Day 3 - Summit Climb
Four of us (HS, Jos, Chen and I) attempted the summit climb while the other two (Lee and Chua) remained behind at the rim. We set off at around 230 am. To protect ourselves from the cold and wind, we put on three layers of clothings (long john, pullover and windbreaker) and gloves. We had some toast and hot chocolate to build up some calories before the climb. In pitch darkness, our visions was limited to a relatively small area illuminated by our headlights. From far, the headlights of climbing parties in front of us formed a dotted lines of spotlights along the mountain slope. The scene was like a religious pilgrimage climb up some holy mountain.

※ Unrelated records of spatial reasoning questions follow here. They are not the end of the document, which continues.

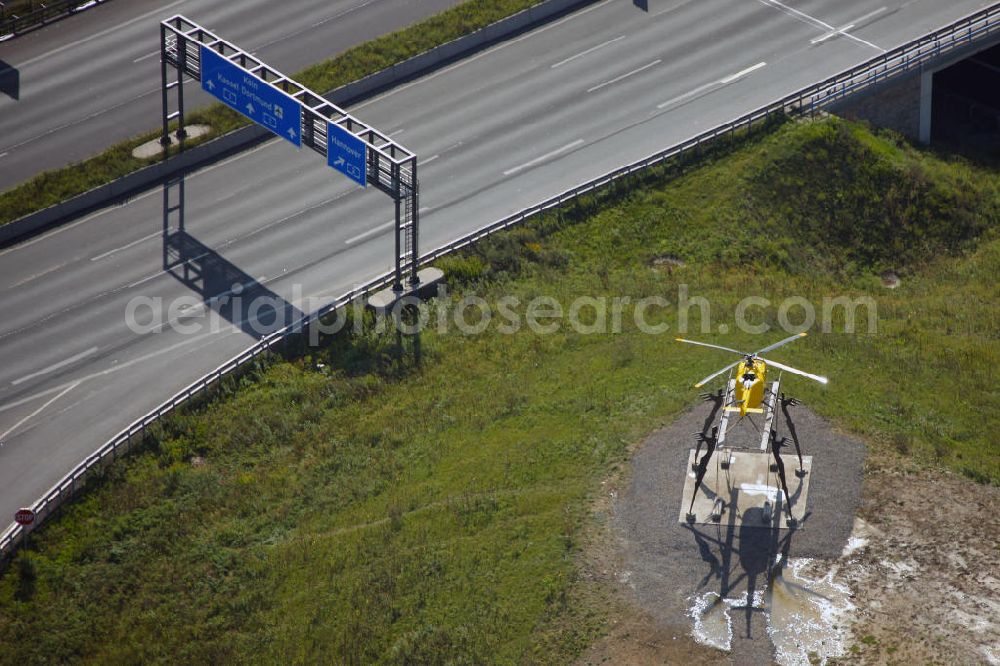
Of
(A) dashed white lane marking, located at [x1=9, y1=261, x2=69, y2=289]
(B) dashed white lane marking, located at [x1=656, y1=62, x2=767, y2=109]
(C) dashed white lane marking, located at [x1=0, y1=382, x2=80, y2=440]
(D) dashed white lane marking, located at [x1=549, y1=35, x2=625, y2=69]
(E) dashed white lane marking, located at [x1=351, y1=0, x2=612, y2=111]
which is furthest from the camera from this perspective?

I knew that the summit climb was going to be a tough one. But i was expecting to feel the real difficulties only at the last few hundreds metres climb where the terrian was extremely sandy and steep and the air is much thinner. Unexpectedly, i started to feel overcome by the terrain within an hour into the climb. The ground was very loose and sandy. For every two steps i took, i would slide back one or two steps. Even though I was aided by my hiking stick, my forward gain was still very slow and marginal. I was overtaken by several hiking groups behind me. I was very exhausted and utterly demoralised by my slow progress. I almost gave up if not for Chen and SH who encouraged me all the way till the “first checkpoint” (not sure whether this was the official checkpoint but from here onwards the trail flatten out till the first view point just before the last few hundred metres steep climb to the summit).
Till now, i still don’t know the root case of my early physical exhaustion. Physical wise, i was actually quite well prepared. It could be a combination of poor foot grip (my vibram soles were quite wore out), lacked of quality sleep, unaccustomed to early climb etc. But i am very glad that at least i made it to the first view point – at around 530 am.

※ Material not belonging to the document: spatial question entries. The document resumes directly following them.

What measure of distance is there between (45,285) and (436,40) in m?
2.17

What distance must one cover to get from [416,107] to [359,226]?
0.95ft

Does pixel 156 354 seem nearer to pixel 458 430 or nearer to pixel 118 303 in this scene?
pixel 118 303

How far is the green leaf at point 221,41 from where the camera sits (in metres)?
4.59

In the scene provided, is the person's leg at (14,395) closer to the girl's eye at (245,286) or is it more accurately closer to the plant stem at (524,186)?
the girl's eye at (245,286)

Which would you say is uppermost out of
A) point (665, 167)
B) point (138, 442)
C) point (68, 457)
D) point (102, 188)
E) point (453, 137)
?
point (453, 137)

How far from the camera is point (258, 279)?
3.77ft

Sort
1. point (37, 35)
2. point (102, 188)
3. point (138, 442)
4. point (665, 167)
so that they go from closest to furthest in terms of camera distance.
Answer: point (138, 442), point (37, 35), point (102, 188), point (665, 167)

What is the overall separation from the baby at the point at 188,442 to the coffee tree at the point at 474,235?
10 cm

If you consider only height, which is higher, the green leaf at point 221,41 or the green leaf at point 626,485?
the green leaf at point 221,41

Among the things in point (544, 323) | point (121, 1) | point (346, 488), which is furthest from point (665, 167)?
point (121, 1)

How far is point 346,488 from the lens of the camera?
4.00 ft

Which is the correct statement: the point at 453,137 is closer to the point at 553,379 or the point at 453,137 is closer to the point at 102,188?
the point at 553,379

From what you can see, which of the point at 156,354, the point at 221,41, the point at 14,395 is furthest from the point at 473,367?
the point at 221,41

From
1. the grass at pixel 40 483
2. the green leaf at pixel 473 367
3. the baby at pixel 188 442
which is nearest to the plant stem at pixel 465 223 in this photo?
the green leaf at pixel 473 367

The trail between the “first checkpoint” and the first viewpoint was along a narrow ridge with deep ravines on the right side and steep down slope on the left side (facing the direction of climb). The ridge can be quite treacherous as the falling edge of the trail is not easily discernible in darkness. Due to my physical exhaustion, i was walking like a zombie along the ridge- a very dangerous act. It was only after daybreak when i came down via the same route that i could clearly see the treachery of the trail.
Chen and I stopped at the first view point. Abdul stayed behind with us while SH and Jos carried on with the summit climb. It was very cold over at the first view point and we had to cuddle behind some big boulders to shield ourselves from the wind. We waited for about 15 mins for sunrise. As the sun rose over the horizon, the surrounding mountains, lake, rim and clouds beneath us slowly came into sight. It was really magical; from darkness to one of the most enchanting sight on earth. We waited for the atmosphere to be warmed up enough by the sun before turning back to our campsite. Trekking down had its own challenges as well. The volcanic soil which was very loose and soft caused us to sink ankle deep into it. Unless you are wearing army boots or really high cut shoes, a lot of sands, stones and rocks will get into your shoes easily. Some sections were also very slippery (due to shifting sands). You could easily slip off and fall flat on your back if you are not careful. The Caucasians seem to be better adept in going downhill than us. Some of them could run down or slide down the slope without falling off. They were like doing snow skidding on sand. We reached back around 8 am.
I did not reach the summit. But for completeness, i shall recount Jos and SH summit climb experiences here. Below is an extract from SH’s blog (http://adventurevacationtrip.com)
“Another two of us dropped out of the climb and Abdul stayed with them, not before giving blessings to the 2 remaining stoics. So with strained muscles, a numbed face and a running nose, we pushed on. We moved at individual pace. It’s yourself and the mountain. Your mind tells you to give up and there is no glory about climbing such a mountain. It’s not Everest. But your heart tells you to continue. As the debate went on in your mind, you stepped closer to the summit.
There was a sense of deja vu. In some ways, the hike was similar to Mt. Kinabalu. Yet, in other ways, such as the soft deep sand that slides you back 1 step for every 2 steps you take makes it different.
The last 300m was particularly tough. It’s like walking on marshmallows inclined at 45 degrees. The diminishing oxygen supply ensures that you are constantly out of breathe. What great fun you might think.
After what seemed like an hour, maybe it’s really an hour, I passed a narrow ridge to the very top of Indonesia’s second tallest volcanco – Mt. Rinjani.
Euphoria experienced at 6am. The sun had not made its appearance yet”
Interestingly, Jos was the last person to reach the summit on that day. While he was struggling to conquer the last 100 m of the climb, he saw the “last” man coming down from the summit (by right he was the official last man of the day). Jos reached the summit at 730 am. There was no one down there to take photo for him, so he had to resort to take his own photo. The result – an over sized head against not much of a background. Jos started the descent at 750 am and reached back camp site around 11am – almost 9 hrs of continuous trekking. I was really impressed by Jos’s show of perseverance and courage; reaching the summit and returning back alone.